-- Texto de origem --
##########

A ARQUEOLOGIA HISTÓRICA EM BUSCA DA NOSSA MEMÓRIA
RESUMO
Após os séculos XVI e XVII, a Europa conheceu a cultura dos povos americanos. Para colonizá-los e defendê-los, sob os caminhos da fé cristã e dos invasores navegantes, respectivamente, o rei de Portugal nomeara os seus representantes legais, estabelecendo a sua conquista e a harmonia em sua colônia americana.
A produção de açúcar revelou a primeira fonte de riqueza da vasta região e, com isso, despertou o interesse de inúmeros estrangeiros. A concentração dessa riqueza favoreceu a imigração desses povos, criando diversos cultos, ritos e tradições entre as raças que na colônia se estabeleceram.
Diante do imenso desinteresse em cultuar e preservar a nossa memória, ao longo dos anos, espelhamo-nos e assim buscamos-la nas memórias européia e mais recente, nas africanas. Recorrem, pois, a arqueologia histórica para compreendermos as relações culturais desses povos antigos que habitaram aqueles primeiros séculos do Brasil, mesmo impregnados de diversos modelos culturais dos conquistadores (que foram aqui aculturados), bem como os inúmeros edifícios civis, pelegrosos, solares e fortalezas erguidas na imensidão do país, muitos dos quais já em ruínas ou desaparecidos e outras ainda em uso.
Palavras Chave: Arquitetura, Patrimônio Histórico e Arqueologia Histórica.
Somente a partir dos séculos XV e XVI, através da revolução comercial européia, séculos das navegações ultramarinas daquela época, o continente americano passaria a ser conhecido pelos europeus. Importava, naqueles séculos, muito mais do que compreender o novo continente fazê-lo sob seus domínios razão porque das inúmeras estórias fantasiosas de mares tenebrosos e imensas terras hostis. Contudo, era preciso colonizá-las e defendê-las, dominando os selvagens que nela habitavam para conduzi-los aos caminhos da fé cristã. Nesse aspecto, el Rei de Portugal não poupou cuidados para estabelecer a harmonia e a ordem na sua colônia quando procurava capitães experimentados e que fundamentassem a sua dominação, escolhendo homens distintos em virtudes e em ciência para “doutrinarem as verdades da fé, da moral e da honra aos desgraçados povos, que desconheciam o evangelho, e enchiam os vastos sertões do Brasil”, conforme relato da professora Célia Freire A. Fonseca – UFRJ. (A economia Européia e a Colonização do Brasil, p. 109, 1978).

##########

-- Entradas --
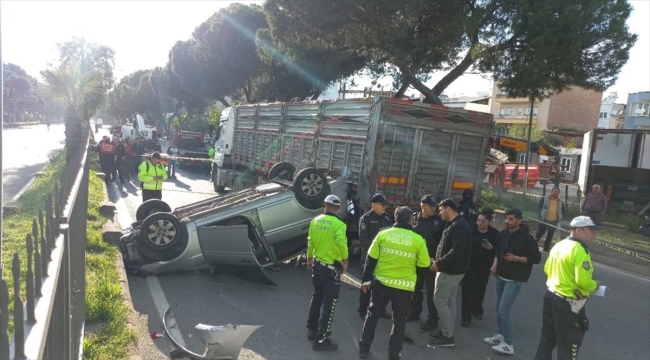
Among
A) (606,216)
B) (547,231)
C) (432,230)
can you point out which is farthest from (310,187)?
(606,216)

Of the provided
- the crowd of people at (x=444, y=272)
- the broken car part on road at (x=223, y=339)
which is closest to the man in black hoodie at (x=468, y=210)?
the crowd of people at (x=444, y=272)

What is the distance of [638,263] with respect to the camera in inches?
404

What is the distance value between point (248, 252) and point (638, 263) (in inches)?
320

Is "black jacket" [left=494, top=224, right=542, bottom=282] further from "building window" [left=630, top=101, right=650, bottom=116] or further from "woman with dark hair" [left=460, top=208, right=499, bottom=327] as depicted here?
"building window" [left=630, top=101, right=650, bottom=116]

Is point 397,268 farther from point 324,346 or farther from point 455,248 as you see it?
point 324,346

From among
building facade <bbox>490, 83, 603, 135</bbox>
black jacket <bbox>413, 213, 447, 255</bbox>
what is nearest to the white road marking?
black jacket <bbox>413, 213, 447, 255</bbox>

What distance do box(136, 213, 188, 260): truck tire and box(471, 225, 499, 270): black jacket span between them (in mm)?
3948

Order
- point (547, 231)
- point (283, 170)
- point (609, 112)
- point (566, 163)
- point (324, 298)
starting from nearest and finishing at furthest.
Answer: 1. point (324, 298)
2. point (283, 170)
3. point (547, 231)
4. point (566, 163)
5. point (609, 112)

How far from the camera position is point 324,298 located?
5.44 meters

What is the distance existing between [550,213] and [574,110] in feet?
157

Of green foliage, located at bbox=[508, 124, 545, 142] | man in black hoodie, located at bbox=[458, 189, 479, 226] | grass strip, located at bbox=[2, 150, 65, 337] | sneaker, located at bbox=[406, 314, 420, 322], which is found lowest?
sneaker, located at bbox=[406, 314, 420, 322]

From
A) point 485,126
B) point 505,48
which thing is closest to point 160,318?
point 485,126

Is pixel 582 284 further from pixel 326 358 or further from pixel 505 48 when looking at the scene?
pixel 505 48

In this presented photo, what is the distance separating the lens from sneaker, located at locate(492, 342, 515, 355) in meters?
5.45
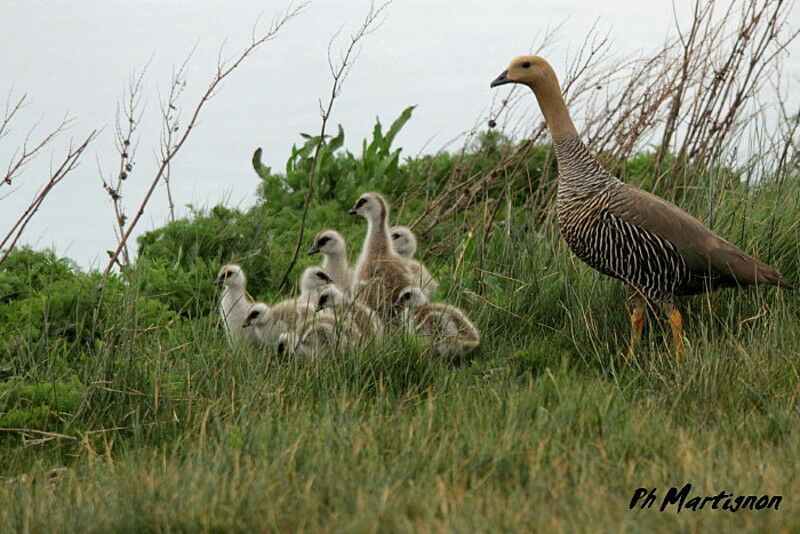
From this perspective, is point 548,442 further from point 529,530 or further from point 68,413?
point 68,413

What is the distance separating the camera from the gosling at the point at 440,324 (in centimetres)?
710

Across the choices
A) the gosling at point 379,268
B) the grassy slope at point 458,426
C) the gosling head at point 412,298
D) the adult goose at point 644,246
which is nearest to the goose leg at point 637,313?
the adult goose at point 644,246

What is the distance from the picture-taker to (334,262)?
8.82 m

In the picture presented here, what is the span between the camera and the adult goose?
289 inches

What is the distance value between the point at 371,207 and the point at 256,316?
1.58 meters

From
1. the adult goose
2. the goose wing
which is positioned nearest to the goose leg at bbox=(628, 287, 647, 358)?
the adult goose

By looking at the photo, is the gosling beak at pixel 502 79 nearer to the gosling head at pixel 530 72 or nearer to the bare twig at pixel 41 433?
the gosling head at pixel 530 72

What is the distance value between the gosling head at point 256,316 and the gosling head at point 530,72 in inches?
91.2

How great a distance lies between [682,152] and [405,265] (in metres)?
2.94

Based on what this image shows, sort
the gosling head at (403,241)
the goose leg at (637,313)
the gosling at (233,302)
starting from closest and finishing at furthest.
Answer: the goose leg at (637,313)
the gosling at (233,302)
the gosling head at (403,241)

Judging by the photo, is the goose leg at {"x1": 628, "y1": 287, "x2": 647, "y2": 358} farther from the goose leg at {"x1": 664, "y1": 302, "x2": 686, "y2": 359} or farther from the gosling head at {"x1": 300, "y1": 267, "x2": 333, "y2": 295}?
the gosling head at {"x1": 300, "y1": 267, "x2": 333, "y2": 295}

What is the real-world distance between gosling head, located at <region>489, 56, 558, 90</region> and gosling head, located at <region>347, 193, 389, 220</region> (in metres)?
1.41

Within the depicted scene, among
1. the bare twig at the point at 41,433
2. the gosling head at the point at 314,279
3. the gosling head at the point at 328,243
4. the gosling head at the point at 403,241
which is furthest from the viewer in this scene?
the gosling head at the point at 403,241

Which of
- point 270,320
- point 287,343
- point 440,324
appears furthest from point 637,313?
point 270,320
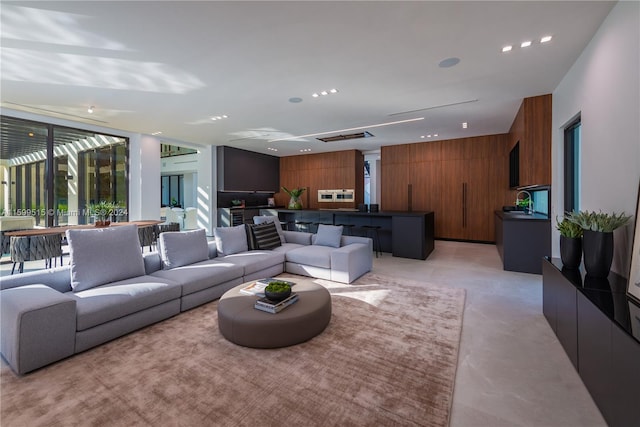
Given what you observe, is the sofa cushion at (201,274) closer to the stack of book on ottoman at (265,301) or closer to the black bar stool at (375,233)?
the stack of book on ottoman at (265,301)

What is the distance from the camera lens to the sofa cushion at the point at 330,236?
4.68 meters

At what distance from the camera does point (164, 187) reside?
1177 centimetres

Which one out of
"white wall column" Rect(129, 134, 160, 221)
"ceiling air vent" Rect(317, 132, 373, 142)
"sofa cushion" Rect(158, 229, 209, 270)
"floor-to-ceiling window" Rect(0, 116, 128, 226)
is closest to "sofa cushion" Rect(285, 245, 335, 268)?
"sofa cushion" Rect(158, 229, 209, 270)

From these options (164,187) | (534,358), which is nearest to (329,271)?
(534,358)

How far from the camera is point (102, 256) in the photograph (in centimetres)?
283

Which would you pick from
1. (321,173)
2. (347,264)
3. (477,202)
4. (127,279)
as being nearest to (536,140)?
(477,202)

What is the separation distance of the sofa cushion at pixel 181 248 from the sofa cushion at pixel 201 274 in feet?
0.34

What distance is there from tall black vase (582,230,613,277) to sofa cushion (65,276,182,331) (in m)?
3.83

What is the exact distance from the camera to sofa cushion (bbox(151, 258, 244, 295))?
3079 millimetres

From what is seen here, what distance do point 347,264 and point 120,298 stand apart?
269 cm

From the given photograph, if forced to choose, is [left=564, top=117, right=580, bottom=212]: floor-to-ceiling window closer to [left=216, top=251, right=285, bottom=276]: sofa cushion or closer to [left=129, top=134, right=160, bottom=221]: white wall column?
[left=216, top=251, right=285, bottom=276]: sofa cushion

##########

-- Tarefas --
- a) Responda, com base no texto sobre arqueologia histórica:
(i) Qual atividade revelou a primeira fonte de riqueza da região?
(ii) Quais palavras-chave são listadas?
(iii) A quem e a qual instituição é atribuída a citação no último parágrafo?
- b) Resuma em duas frases o texto sobre arqueologia histórica.
- c) Prossiga com o texto sobre arqueologia histórica a partir do ponto em que ele termina.

-- Respostas --
- a)
(i) A produção de açúcar.
(ii) Arquitetura, Patrimônio Histórico e Arqueologia Histórica.
(iii) À professora Célia Freire A. Fonseca, da UFRJ.

- b) A Europa passou a conhecer o continente americano a partir das navegações ultramarinas, e o rei de Portugal nomeou representantes para colonizar e defender sua colônia e conduzir os habitantes aos caminhos da fé cristã. A produção de açúcar atraiu inúmeros estrangeiros, e a arqueologia histórica é o recurso para compreender as relações culturais dos povos dos primeiros séculos do Brasil e os edifícios erguidos no país, muitos já em ruínas ou desaparecidos.

- c)
A fixação de marcos divisórios ou de posse, caracterizava a legitimidade da terra conquistada, determinando os seus verdadeiros proprietários. Dominadas as terras e estabelecido o lusitano no Brasil, seus objetivos eram perfeitamente determinados pelo Reino, conforme experiências anteriores obtidas. Depois dos primeiros aldeamentos – situados sempre em locais mais elevados, nos outeiros dos morros existentes – o português efetivou a posse da terra com a instalação do sistema de capitânias.
Observa José Luiz Mota Menezes que “tão logo assentaram-se as primeiras vilas e cidades uma série de caminhos foram sendo traçados sobre as terras conquistadas, onde os rios eram vias fluviais de grande interesse” (Mota Menezes, p.24, 1986). Esses caminhos que, além de facilitarem a circulação de riquezas produzidas, deram origem – através de excelentes cartógrafos – aos antigos mapas com as melhores informações. Lenta mas continuamente, esses caminhos chegaram ao interior – às terras desconhecidas do sertão – determinando novas fronteiras de produção e circulação dos produtos.
Diante das notícias adversas acerca das descobertas dos metais preciosos, resolveram os portugueses partirem para a produção de açúcar de cana, instalando os primeiros engenhos de açúcar, que se proliferaram produzindo riquezas e despertando o interesse das empresas comerciais estabelecidas na Holanda. A esse respeito, comenta Evaldo Cabral de Mello (1998) que, “Portugal praticara, especialmente a partir do reinado de D. João III, uma política de deliberado alheamento dos conflitos europeus, em favor da expansão e preservação das conquistas ultramarinas na Ásia, África e no Brasil” (de MELLO, 1968: p.25).
Mas, apesar dessa crescente produção e exportação de açúcar, inegavelmente, a luta e o desbravar territórios pela sobrevivência e a ambição por riquezas eram constantes. Não obstante alguns poucos cronistas preocuparem-se em fazer episódicos registros do que presenciavam no novo continente, continuava este, na verdade, para a Europa, um mundo desconhecido.
As tradições e os diversos cultos à memória brasileira – mesmo da maneira incipiente por não termos, ao longo da história, o costume ou o hábito de nos preocuparmos em preservá-los – somente em épocas mais recentes vem despertando o interesse em receber esses registros de memórias. Indubitavelmente, buscamos as nossas raízes nas memórias europeias ou africanas (isso bem mais recente) e pouco nos referimos da nossa memória indígena, tão rica e esquecida.
Entretanto, convivemos em nosso cotidiano com o fato de estarmos ou sermos e não estarmos ou não sermos, razão pela qual o passado e o futuro são, indiscutivelmente, os suportes do nosso presente. Encontramo-nos, permanentemente, entre saudades, memórias, expectativas, ou a reconstituição do ontem e a construção do amanhã.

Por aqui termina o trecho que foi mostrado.